Indes, so schnell geht es erfahrungsgemäß nicht mit der Bildung von Stereotypen, positiven wie negativen. Sie sollen schließlich eine Weile halten. Noch haben die Deutschen im Schnitt nur vage Vorstellungen darüber, wo die Ukraine eigentlich liegt und was deren Einwohner so treiben. Es fehlt an Material für Generalisierungen. Sind das nicht bei Licht besehen eine Art Russen, sodass die althergebrachten nationalen Stereotype über Russland (die Seele, der Suff, die Grausamkeit) einfach übertragbar sind?

Die deutschen Schöngeister erweisen sich wie zu erwarten nicht als sonderlich hilfreich. Wo dort über die Ukraine gehandelt wird, geht es fast ausschließlich um den westlichen Landesteil, also ums alte östliche Galizien, und das erstrahlt im milden Abendlicht der K.u.k.-Monarchie, als multikulturelle Heimstadt von Polen, Juden und Ukrainern. Ein Sehnsuchtsraum zwischen Lemberg (Lwów, Lwiv) und Czernowitz. Wer dagegen das Pech hat, in der östlichen Ukraine zu wohnen, kann von solchen Gefühlen nicht profitieren.

Auch von Polen können wir uns keine Stereotype hinsichtlich der Ukrainer ausborgen, denn die sind gerade dabei, ihre eigenen über Bord zu werfen. Lange Zeit galten hier die Ukrainer wegen der blutigen nationalen Auseinandersetzungen um Galizien als gewalttätig, als ungebildete Bauern, zudem als Hitler-Schergen. Mittlerweile hat sich hier ein Umschwung vollzogen. Die überkommenen nationalen Konflikte verlieren für stereotype Fremdbestimmungen laufend an Boden. Schon zu Zeiten des Realsozialismus hieß es bei den polnischen demokratischen Oppositionellen: Die Ukrainer sind wie wir, nur ein klein wenig vorsichtiger. Jetzt haben sie auch diese Vorsicht fallen gelassen, sodass in Polen die Ukraine-Euphorie herrscht.

Aber wie steht es mit den ukrainischen Schwarzarbeitern in Deutschland, können wir hier nicht auf einen mittlerweile mehrjährigen Erfahrungsschatz zurückgreifen, der sich – wie im Fall der Polen – zur Stereotypenbildung eignet?
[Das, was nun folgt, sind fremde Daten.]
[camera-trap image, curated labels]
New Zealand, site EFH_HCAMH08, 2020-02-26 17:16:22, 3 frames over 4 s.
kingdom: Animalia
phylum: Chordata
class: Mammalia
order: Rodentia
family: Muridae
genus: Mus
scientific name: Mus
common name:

Solchen Versuchen steht entgegen, dass die ukrainischen „Illegalen“ vorsichtig mit ihrer Selbstbezeichnung als Ukrainer sind. Dies trifft vor allem auf Ostdeutschland zu, wo sie als Polen firmieren. Erfreulicherweise gibt es eine Gesprächssammlung von ukrainischen Illegalen (abrufbar im Internet: „(Ill)legales (Un)glück. Die neue Generation der OstarbeiterInnen“). Aus diesen Gesprächen erfahren wir, dass ukrainischerseits die Stereotypenbildung sich im vollen Gang befindet. Auch sie rekurriert nicht mehr auf die Geschichte, weist aber die volle Skala der Tugenden und Untugenden auf, mit denen die Deutschen traditionellerweise bedacht werden – Gott sei Dank mit Ausnahme der Obrigkeitshörigkeit. Leider ist die Zahl der interviewten Deutschen so gering und wenig repräsentativ, dass daraus nichts Stereotypentaugliches ersichtlich wird.

Generell kann man sagen, dass wir uns von nationalen Stereotypen zu begründeten Urteilen hochhangeln, also deren Fehlen eher schädlich ist, weil die betreffende Nation als „weißer Fleck“ erscheint, der keinerlei Interesse hervorruft. Aber vielleicht kann dieses Mal der Weg abgekürzt werden. Durchs unmittelbare Kennenlernen.